Videogame "scagionati"

Nel corso di un approfondimento pubblicato sul sito The Conversation, Klinberg e il collega Samson Nivins hanno sottolineato come i videogiochi – per anni accusati di essere all’origine di qualsiasi problema o "devianza" tra bambini e adolescenti – non sembrino rappresentare un rischio significativo per l'attenzione. A differenza dei social, infatti, si svolgono in sessioni circoscritte e richiedono una concentrazione continua su un singolo compito.

Effetti ridotti, ma che meritano approfondimenti

I ricercatori hanno chiarito che l’effetto osservato è ridotto a livello individuale e non sufficiente, da solo, a trasformare un bambino con normale capacità di attenzione in un paziente con ADHD. Tuttavia, stando agli autori dello studio, l'impatto di simili dinamiche possono impattare in modo ben più significativo quando riguarda un'intera generazione. Se un incremento collettivo, anche modesto, di poche ore trascorse sui social si mantiene per anni, il numero di diagnosi può crescere in modo rilevante. Il team di Klingberg ha fatto notare come negli Stati Uniti la prevalenza dell'ADHD tra i minori sia già salita dal 9,5% del 2003-2007 all'11,3% tra il 2020 e il 2022.

L'invito degli esperti per regole più efficaci

La ricerca ha anche rilevato come il tempo speso sui social passi, in pochi anni, da una media giornaliera di 30 minuti a oltre due ore e mezza.
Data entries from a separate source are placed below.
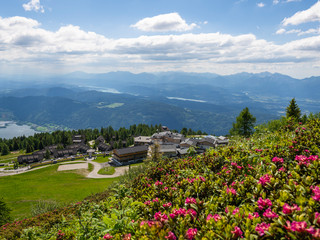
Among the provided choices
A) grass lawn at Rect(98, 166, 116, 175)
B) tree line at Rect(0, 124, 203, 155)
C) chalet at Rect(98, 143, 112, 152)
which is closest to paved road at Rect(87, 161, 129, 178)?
grass lawn at Rect(98, 166, 116, 175)

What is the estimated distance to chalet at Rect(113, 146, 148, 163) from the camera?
79.4 meters

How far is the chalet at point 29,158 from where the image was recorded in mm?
87500

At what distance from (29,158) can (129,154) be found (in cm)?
5048

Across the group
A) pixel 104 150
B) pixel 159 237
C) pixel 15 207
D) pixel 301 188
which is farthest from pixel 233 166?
pixel 104 150

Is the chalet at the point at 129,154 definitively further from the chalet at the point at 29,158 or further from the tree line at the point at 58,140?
the chalet at the point at 29,158

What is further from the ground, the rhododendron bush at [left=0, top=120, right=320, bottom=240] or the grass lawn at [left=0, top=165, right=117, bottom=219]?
the rhododendron bush at [left=0, top=120, right=320, bottom=240]

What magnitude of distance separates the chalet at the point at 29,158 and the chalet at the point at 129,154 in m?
41.1

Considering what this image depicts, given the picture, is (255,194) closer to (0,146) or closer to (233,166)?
(233,166)

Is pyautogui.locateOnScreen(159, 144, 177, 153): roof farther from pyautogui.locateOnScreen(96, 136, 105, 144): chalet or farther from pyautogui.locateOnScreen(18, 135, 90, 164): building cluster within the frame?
pyautogui.locateOnScreen(96, 136, 105, 144): chalet

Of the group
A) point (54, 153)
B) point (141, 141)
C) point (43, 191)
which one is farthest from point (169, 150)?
point (54, 153)

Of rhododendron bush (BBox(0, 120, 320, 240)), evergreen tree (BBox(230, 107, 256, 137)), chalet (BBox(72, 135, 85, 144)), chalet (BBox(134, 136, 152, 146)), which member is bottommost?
chalet (BBox(72, 135, 85, 144))

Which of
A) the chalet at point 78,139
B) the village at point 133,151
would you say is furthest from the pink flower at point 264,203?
the chalet at point 78,139

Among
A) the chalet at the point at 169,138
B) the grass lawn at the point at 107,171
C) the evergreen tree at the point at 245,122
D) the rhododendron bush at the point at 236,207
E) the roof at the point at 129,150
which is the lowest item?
the grass lawn at the point at 107,171

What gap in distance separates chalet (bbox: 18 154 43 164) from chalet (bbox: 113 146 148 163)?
4111 centimetres
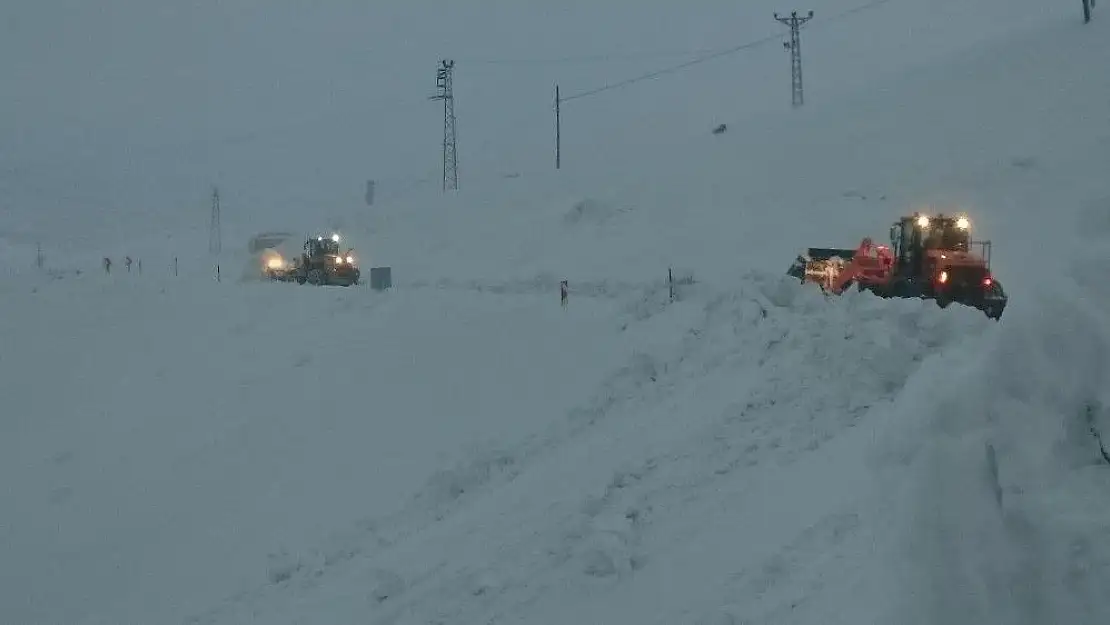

Molti bambini iniziano poi a utilizzare queste piattaforme ben prima dei 13 anni, soglia minima prevista da TikTok e Instagram. Per questa ragione, gli studiosi hanno sottolineato l'urgenza di adottare linee guida più chiare per le aziende tecnologiche e strumenti di verifica dell'età più rigorosi.

"Ci auguriamo che i nostri risultati aiutino genitori e decisori politici a prendere decisioni consapevoli su un consumo digitale sano che supporti lo sviluppo cognitivo dei bambini", ha affermato Nivins. Un appello che si inserisce in un momento storico in cui l'Australia è diventata la prima nazione a vietare i social agli Under 16 e sempre più Paesi stanno valutando limiti più rigidi per l'accesso dei minori ai contenuti online.